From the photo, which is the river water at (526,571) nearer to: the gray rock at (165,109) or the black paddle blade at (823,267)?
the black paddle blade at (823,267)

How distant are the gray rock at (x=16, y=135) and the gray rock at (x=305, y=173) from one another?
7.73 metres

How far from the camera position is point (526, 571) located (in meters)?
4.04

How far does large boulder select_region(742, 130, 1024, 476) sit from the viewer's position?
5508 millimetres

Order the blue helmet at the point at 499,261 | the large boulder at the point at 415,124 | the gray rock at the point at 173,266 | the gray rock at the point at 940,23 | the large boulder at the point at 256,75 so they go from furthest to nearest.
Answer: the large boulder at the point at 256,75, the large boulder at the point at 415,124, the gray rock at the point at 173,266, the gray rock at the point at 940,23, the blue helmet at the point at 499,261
==========
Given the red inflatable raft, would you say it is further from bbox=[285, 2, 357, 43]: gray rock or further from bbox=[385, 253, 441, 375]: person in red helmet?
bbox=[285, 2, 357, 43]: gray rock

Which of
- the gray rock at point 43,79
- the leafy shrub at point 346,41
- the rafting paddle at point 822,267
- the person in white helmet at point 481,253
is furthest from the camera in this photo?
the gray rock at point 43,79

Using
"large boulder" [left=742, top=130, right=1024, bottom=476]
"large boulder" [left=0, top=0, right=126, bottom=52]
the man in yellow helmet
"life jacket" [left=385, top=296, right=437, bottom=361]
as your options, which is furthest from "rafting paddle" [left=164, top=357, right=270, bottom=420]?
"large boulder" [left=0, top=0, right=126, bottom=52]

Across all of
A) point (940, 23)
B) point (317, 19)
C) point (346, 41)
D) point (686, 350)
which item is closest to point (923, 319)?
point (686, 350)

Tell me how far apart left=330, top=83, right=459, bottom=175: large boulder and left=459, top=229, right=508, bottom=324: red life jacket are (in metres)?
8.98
==========
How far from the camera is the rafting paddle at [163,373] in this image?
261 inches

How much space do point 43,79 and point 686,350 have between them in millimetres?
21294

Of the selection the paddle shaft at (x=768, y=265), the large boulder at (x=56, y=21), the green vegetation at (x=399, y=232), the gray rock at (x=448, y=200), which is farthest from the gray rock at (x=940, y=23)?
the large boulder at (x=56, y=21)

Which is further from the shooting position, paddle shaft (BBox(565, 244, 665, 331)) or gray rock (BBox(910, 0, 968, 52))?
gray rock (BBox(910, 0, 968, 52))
==========
将记录中从含有“From the photo, which”的一行至含有“7.73 metres”的一行（首尾两行均包括在内）改写一遍，把其中的“gray rock”替换为“gray stone”，其余一律不变，且只给出这几行。

From the photo, which is the river water at (526,571) nearer to: the gray stone at (165,109) or the black paddle blade at (823,267)?
the black paddle blade at (823,267)

How distant are the gray stone at (x=16, y=135) and the gray stone at (x=305, y=173) from one another?
7.73 metres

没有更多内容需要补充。